Task description: Lay out the stretch of material from the line containing "How far removed" through the end of the material as a Markdown table with the columns No. and Line. Number each row and skip blank lines.

--- Records supplied ---

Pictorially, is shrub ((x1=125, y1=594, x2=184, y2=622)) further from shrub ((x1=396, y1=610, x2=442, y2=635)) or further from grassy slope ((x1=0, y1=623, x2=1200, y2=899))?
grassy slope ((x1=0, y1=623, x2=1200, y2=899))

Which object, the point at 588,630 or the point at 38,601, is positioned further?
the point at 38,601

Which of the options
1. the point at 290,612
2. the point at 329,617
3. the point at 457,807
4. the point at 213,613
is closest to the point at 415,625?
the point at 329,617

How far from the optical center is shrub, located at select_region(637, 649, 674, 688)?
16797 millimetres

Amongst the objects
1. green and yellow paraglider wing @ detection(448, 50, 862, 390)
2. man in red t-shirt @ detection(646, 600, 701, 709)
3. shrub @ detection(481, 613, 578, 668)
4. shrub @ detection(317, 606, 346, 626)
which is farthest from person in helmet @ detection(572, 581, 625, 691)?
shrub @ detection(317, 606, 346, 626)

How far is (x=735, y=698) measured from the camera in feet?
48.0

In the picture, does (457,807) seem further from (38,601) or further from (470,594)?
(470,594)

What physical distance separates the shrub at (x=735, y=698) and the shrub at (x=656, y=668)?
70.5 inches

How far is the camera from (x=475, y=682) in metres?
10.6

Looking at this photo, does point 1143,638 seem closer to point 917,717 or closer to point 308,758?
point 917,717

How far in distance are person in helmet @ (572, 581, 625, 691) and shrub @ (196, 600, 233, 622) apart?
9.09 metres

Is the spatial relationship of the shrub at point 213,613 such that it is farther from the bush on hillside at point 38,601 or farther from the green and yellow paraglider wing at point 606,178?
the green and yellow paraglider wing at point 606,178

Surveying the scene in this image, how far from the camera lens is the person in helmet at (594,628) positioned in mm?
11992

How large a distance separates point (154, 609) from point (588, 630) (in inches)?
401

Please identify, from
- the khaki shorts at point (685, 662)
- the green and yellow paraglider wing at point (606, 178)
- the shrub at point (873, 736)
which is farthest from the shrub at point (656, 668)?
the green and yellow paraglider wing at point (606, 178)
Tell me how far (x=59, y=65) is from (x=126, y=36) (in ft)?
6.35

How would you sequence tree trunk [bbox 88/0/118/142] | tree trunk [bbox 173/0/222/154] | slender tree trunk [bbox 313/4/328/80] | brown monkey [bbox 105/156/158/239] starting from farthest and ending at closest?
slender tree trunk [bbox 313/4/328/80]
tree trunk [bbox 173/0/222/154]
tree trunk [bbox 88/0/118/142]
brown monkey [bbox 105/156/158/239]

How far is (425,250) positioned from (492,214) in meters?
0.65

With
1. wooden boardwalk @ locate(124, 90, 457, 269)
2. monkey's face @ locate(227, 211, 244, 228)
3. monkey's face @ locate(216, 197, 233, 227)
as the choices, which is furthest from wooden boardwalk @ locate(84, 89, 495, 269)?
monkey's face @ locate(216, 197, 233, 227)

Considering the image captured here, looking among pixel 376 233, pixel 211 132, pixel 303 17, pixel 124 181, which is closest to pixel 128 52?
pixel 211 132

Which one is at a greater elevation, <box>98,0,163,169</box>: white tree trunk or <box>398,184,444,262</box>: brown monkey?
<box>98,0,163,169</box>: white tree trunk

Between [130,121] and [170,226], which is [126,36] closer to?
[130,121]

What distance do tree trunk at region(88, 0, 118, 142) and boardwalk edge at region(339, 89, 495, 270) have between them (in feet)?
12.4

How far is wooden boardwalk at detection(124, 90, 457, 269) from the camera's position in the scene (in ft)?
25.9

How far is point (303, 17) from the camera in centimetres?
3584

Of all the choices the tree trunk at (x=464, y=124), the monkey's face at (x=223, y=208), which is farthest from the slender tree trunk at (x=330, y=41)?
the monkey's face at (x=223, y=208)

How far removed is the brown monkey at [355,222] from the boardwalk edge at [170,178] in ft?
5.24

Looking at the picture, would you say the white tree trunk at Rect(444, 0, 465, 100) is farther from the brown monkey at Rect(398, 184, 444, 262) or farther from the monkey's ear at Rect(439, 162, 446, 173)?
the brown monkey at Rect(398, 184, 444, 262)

---

The answer:
| No. | Line |
|---|---|
| 1 | How far removed is the brown monkey at [355,222] from the boardwalk edge at [170,178] in ft? |
| 2 | 5.24 |
| 3 | Looking at the picture, would you say the white tree trunk at Rect(444, 0, 465, 100) is farther from the brown monkey at Rect(398, 184, 444, 262) or farther from the monkey's ear at Rect(439, 162, 446, 173)? |
| 4 | the brown monkey at Rect(398, 184, 444, 262) |